La Mousson (The Rains of Ranchipur) – de Jean Negulesco – 1955
Au moins, dès les premières images, on voit ce qui a poussé les studios (la Fox en l’occurrence) à produire ce remake de l’excellent « film catastrophe » de Clarence Brown, avec Tyrone Power : avec ce Cinemascope qui n’en finit pas de s’étirer, et les couleurs vives du Technicolor, cette Mousson deuxième version rompt radicalement, dans la forme en tout cas, avec le noir et blanc et le format traditionnel du film des années 30.
Cette volonté est clairement affichée : avant même de voir les personnages apparaître, de longs plans spectaculaires s’enchaînent, plantant le décor exotique de Ranchipur, « petite » province à l’échelle grandiose de l’Inde, où les traditions ancestrales et les différences de castes semblent toujours très vivaces. Les images sont belles et impressionnantes, et suffisent, en quelques minutes, à faire naître l’excitation. Car si on a vu le film de Clarence Brown, on sait que cette histoire d’amour inattendue entre une Américaine trop riche et trop égoïste et un médecin indien totalement dévoué aux autres, sera marquée par une catastrophe naturelle particulièrement destructrice, qui constituera le sommet du film.

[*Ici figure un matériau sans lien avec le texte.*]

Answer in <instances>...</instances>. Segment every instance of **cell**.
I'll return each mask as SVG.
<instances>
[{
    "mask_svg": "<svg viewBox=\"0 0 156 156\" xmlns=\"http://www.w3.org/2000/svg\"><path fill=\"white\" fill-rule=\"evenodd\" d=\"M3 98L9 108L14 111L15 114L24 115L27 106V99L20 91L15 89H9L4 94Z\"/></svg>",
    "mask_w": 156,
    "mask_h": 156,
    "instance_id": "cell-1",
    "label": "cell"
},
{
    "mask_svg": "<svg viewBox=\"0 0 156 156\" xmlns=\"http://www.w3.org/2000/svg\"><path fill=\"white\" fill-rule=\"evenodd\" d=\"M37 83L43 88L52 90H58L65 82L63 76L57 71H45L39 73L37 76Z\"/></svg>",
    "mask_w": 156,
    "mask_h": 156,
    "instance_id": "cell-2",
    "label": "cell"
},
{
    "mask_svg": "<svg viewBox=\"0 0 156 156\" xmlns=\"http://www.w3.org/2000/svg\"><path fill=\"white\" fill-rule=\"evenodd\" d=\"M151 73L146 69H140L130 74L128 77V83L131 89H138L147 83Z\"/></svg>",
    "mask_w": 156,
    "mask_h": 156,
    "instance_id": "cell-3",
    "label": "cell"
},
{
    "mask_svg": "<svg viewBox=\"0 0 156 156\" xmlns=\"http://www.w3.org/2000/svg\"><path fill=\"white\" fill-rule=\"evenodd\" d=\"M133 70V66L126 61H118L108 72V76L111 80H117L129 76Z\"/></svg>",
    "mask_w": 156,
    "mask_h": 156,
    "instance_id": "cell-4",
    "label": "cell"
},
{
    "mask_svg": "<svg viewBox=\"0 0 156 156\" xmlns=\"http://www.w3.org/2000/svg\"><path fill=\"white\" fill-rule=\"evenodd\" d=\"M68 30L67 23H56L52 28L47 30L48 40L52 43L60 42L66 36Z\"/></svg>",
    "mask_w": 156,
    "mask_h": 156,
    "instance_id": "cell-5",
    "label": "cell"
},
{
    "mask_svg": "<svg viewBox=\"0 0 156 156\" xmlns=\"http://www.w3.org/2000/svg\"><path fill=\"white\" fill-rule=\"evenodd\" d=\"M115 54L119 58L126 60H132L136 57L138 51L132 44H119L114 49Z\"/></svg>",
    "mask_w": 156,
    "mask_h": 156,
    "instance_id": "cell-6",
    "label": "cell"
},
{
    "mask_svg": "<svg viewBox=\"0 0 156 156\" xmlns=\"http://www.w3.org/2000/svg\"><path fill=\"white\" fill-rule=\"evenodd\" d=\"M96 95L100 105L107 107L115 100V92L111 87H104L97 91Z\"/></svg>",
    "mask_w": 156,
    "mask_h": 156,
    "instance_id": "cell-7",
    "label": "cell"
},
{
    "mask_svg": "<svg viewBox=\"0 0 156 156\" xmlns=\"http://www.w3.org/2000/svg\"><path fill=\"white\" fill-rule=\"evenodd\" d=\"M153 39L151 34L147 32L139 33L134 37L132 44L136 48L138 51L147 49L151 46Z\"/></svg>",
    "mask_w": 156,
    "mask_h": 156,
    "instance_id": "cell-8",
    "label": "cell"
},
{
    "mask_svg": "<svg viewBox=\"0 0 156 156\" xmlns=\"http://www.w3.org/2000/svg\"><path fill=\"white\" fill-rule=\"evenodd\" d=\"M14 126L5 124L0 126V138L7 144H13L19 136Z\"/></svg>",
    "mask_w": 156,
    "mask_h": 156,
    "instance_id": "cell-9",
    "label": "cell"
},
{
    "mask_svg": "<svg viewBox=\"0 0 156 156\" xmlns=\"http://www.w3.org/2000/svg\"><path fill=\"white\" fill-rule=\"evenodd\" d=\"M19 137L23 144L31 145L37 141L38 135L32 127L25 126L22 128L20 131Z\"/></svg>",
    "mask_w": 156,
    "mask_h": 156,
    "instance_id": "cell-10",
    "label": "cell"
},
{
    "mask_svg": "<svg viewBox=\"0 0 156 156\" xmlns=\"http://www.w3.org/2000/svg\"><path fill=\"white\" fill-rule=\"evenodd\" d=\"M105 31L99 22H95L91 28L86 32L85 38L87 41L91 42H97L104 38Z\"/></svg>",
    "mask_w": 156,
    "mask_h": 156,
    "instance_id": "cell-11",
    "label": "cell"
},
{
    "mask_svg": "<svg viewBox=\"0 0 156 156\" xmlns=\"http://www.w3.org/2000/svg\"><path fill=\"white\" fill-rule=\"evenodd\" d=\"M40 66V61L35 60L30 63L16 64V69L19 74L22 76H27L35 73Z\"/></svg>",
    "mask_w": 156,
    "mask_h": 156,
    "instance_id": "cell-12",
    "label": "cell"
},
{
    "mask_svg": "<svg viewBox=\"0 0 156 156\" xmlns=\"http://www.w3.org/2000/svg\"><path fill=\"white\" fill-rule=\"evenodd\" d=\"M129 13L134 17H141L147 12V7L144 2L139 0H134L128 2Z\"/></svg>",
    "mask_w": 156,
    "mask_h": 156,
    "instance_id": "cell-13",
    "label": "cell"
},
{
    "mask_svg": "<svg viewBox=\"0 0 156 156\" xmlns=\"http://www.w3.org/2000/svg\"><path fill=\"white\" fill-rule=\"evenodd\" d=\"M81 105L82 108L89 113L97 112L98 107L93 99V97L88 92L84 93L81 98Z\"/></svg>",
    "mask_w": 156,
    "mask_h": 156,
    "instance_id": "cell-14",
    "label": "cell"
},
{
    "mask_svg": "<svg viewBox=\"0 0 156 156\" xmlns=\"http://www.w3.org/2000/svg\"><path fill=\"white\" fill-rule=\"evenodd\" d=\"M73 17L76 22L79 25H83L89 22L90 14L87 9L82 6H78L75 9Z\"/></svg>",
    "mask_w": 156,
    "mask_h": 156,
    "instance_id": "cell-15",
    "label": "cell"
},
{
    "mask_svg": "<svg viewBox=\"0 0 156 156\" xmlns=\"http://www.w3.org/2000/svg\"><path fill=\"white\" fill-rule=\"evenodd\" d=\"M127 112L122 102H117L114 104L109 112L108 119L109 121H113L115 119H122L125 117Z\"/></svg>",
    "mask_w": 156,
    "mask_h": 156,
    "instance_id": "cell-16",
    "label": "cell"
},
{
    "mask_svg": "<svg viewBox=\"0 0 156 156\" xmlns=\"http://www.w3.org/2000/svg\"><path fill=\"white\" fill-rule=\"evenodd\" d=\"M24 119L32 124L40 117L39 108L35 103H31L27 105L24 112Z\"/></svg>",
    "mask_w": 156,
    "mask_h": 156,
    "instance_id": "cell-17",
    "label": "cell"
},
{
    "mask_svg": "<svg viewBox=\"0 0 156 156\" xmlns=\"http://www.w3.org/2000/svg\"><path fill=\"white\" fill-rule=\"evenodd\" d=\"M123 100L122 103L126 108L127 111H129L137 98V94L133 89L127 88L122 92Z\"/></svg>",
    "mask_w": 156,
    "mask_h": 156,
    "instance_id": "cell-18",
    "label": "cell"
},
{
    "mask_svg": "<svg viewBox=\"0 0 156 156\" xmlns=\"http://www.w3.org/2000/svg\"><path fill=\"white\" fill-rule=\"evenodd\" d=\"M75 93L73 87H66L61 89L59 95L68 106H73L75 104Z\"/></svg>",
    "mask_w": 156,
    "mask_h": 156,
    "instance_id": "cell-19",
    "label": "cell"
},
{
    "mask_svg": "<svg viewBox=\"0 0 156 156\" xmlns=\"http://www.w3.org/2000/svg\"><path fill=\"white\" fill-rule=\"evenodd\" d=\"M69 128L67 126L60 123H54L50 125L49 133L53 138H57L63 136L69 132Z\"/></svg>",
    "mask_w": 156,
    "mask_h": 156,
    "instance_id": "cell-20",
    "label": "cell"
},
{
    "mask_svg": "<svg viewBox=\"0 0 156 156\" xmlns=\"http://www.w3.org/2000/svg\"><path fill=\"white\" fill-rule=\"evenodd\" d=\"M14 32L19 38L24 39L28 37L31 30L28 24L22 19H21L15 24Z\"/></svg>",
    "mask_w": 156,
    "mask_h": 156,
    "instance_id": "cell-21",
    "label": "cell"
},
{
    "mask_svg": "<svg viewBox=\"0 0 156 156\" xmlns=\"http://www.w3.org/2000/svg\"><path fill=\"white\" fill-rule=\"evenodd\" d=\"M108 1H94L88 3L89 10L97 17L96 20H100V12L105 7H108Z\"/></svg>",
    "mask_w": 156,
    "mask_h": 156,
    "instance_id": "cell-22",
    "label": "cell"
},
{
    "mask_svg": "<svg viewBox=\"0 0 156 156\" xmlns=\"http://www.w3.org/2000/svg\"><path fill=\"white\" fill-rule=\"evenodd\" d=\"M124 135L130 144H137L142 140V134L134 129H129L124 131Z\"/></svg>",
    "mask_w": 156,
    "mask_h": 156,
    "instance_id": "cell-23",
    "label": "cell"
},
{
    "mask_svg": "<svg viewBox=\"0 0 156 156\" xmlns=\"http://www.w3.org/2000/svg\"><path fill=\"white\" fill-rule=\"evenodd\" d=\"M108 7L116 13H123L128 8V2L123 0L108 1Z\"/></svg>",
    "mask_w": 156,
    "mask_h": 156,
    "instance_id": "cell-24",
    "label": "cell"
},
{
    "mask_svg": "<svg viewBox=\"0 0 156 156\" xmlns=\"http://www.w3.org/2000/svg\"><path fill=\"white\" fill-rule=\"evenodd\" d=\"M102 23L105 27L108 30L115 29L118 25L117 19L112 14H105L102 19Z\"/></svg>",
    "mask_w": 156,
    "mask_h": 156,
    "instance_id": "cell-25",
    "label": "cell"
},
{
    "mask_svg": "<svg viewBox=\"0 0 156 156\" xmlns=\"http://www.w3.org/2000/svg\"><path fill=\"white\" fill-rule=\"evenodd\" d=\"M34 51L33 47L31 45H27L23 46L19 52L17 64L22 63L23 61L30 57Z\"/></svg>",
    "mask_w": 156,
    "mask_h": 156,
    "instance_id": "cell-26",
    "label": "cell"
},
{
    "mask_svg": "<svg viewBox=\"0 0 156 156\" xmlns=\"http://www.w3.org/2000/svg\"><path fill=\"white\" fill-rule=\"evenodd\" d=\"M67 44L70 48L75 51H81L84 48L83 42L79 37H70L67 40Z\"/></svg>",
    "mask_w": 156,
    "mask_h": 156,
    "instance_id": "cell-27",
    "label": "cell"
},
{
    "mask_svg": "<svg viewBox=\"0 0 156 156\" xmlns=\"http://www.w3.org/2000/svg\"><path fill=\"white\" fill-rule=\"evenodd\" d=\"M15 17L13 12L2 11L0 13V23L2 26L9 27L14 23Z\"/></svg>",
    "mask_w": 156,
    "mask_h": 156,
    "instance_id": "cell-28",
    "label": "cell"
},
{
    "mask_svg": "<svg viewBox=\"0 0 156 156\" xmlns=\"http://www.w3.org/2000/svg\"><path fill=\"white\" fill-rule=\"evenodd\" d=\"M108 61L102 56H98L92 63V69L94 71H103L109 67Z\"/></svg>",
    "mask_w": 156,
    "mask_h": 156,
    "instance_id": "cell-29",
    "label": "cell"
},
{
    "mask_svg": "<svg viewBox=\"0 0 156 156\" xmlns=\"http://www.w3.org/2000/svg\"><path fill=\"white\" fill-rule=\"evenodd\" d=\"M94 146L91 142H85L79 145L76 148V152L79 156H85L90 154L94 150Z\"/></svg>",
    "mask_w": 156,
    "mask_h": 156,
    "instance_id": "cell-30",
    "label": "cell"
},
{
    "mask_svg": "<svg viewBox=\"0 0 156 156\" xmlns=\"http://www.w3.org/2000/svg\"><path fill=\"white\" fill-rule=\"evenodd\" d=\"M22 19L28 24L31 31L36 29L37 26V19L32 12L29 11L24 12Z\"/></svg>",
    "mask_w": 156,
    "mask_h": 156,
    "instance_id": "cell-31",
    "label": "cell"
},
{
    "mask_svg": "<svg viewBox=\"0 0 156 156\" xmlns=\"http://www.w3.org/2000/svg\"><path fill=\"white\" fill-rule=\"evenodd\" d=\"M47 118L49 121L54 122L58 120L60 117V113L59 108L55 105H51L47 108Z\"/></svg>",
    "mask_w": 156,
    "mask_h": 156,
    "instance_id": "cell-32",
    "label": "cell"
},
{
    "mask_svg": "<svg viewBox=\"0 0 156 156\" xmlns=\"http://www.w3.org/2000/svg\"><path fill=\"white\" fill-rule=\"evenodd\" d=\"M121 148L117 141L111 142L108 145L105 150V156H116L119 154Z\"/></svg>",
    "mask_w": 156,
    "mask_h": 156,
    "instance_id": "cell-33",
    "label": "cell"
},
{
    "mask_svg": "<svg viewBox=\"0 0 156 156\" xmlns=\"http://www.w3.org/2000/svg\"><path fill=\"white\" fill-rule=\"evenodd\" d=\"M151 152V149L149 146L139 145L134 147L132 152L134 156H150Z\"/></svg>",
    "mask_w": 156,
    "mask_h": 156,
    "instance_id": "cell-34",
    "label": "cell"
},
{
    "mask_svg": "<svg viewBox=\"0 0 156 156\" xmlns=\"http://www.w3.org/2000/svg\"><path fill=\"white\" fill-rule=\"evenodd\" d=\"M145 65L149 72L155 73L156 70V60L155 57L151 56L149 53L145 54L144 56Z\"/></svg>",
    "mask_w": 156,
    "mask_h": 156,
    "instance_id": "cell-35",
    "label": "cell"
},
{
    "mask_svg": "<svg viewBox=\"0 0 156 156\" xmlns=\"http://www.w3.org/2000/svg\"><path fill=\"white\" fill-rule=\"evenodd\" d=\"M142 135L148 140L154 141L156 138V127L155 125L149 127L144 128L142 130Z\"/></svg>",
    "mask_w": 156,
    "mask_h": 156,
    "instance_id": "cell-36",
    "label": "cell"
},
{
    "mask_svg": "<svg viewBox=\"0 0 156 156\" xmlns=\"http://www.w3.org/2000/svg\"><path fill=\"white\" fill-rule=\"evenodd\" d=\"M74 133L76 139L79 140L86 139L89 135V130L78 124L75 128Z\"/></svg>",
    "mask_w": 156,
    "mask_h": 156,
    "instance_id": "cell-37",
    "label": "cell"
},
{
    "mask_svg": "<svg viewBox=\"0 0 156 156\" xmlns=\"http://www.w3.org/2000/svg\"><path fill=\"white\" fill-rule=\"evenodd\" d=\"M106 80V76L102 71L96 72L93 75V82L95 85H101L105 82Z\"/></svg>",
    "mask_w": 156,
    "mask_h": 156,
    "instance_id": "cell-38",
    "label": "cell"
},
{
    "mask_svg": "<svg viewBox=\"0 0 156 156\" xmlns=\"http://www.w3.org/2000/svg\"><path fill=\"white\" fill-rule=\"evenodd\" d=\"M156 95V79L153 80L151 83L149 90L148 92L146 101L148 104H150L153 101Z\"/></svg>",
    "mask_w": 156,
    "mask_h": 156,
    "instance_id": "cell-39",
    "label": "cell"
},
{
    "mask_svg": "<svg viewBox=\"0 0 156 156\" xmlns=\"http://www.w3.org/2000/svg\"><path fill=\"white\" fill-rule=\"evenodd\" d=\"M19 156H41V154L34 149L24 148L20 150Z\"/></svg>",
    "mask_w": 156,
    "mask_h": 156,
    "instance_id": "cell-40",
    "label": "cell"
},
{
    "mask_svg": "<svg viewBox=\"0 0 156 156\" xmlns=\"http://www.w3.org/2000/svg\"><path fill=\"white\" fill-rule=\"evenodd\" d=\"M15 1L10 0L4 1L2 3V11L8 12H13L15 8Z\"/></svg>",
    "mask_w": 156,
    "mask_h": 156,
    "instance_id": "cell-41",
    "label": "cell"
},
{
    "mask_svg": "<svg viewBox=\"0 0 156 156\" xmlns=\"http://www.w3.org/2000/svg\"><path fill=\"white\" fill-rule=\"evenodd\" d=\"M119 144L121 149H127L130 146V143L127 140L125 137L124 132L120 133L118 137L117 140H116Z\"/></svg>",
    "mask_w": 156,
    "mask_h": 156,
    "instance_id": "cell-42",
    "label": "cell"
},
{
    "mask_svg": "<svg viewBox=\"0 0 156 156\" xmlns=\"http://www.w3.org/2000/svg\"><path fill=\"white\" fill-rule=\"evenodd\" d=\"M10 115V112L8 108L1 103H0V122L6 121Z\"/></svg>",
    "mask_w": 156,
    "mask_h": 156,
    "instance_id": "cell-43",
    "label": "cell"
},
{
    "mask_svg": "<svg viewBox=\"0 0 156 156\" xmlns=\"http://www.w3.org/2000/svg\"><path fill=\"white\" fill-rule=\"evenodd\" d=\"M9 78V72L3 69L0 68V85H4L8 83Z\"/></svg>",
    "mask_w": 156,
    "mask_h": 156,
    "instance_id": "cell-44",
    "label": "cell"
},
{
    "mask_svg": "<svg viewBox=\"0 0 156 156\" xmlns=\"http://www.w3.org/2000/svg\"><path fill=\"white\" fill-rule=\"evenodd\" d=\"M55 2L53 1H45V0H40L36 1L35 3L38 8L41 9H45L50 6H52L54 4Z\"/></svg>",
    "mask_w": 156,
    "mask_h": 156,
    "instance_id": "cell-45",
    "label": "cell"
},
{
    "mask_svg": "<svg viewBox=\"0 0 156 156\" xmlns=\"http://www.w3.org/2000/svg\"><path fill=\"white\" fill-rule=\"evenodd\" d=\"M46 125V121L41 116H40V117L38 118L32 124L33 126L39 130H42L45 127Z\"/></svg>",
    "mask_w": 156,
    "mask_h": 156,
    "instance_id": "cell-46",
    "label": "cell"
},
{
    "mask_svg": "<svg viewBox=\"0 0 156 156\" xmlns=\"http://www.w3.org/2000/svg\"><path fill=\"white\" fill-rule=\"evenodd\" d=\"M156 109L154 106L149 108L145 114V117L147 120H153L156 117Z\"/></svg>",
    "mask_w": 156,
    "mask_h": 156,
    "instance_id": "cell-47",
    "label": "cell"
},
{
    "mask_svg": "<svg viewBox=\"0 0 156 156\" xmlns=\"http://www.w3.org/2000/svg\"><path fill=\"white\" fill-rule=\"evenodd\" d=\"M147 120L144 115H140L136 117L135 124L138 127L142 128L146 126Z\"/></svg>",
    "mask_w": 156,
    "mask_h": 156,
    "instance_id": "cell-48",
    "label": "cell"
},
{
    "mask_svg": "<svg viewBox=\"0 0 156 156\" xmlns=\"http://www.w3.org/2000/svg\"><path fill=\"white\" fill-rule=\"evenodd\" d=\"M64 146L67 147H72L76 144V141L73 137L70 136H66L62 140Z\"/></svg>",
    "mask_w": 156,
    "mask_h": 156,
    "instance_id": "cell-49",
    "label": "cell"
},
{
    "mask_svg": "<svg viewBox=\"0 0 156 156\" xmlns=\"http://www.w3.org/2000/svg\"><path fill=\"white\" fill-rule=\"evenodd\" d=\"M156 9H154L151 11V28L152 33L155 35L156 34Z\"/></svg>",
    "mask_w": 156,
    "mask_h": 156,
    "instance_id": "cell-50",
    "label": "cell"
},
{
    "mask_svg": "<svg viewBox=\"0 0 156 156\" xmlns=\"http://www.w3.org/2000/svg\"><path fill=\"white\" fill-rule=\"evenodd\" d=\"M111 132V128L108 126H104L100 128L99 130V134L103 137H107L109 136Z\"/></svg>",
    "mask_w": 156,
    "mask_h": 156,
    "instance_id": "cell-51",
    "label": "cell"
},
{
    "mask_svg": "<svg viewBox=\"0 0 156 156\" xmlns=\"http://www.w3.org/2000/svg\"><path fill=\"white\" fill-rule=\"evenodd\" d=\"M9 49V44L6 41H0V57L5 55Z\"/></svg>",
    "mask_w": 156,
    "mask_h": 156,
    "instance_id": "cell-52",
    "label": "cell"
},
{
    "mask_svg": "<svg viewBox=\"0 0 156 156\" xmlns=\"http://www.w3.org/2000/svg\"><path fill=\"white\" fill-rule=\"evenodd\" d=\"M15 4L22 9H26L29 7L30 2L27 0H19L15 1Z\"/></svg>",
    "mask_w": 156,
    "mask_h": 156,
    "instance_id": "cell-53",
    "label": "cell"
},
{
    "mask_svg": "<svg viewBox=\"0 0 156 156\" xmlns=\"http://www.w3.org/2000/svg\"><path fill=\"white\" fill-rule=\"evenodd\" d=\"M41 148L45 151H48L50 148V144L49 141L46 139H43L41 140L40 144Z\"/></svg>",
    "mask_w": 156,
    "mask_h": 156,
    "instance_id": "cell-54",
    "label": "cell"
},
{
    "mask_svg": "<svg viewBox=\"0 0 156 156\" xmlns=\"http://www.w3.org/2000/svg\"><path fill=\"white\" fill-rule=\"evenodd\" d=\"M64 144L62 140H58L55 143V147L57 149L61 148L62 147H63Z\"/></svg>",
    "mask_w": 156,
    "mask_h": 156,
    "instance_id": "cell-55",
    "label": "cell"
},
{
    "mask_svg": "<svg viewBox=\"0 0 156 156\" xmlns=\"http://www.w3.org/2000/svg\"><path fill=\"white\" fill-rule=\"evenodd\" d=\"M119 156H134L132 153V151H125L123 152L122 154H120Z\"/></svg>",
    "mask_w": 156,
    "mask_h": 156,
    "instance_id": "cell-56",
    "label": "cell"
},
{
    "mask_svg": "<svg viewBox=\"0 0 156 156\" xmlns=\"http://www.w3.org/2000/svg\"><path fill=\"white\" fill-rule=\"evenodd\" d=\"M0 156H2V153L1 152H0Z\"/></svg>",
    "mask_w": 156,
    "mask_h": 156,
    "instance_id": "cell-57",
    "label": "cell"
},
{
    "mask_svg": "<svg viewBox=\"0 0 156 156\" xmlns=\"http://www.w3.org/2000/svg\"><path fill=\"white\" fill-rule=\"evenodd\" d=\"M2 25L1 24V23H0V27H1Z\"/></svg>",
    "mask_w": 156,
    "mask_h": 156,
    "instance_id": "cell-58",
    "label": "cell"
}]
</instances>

Et Jean Negulesco a visiblement les moyens de ses ambitions, mettant en scène des centaines de figurants pour les seules séquences d’exposition. Eh bien cette séquence de destruction massive tient ses promesses. Les effets spéciaux ont certes un peu vieilli, mais le montage soudain frénétiques, la lumière crépusculaire, et cette manière d’associer le spectaculaire à l’intime sont particulièrement réussis.
Le passage réellement spectaculaire dure à peine plus de cinq minutes, mais il dramatise efficacement le destin de tous ces personnages qui se croisent depuis le début du film. Le problème, c’est que ce début est un peu long : il faut attendre 70 minutes (dans un film qui en dure 100) pour rompre avec le romantisme un peu mièvre qui était en place. Peut-être est-ce dû à la prestation un peu too much de Lana Turner et à celle de Richard Burton qui semble étrangement figé sous les fards du médecin indien… En tout cas l’histoire d’amour au cœur du film laisse de marbre, et fait regretter le couple Tyrone Power-Mirna Loy du film original.
Beaucoup plus réussi : le personnage du mari humilié (Michael Rennie), ou celui de l’exilé qui se réfugie dans l’alcool (Fred MacMurray), deux personnages secondaires autrement plus intéressants, mais trop en retrait.
Tous deux auront droit à de belles scènes dans la dernière partie du film, plus intense, plus complexe, plus aboutie. Un beau mélodrame en demi-teinte, qui donne furieusement envie de revoir La Mousson version 1939.
• Le film est édité dans la collection « Hollywood Legends », qui exhume les classiques de la Fox. Une édition visuellement soignée, mais sans bonus.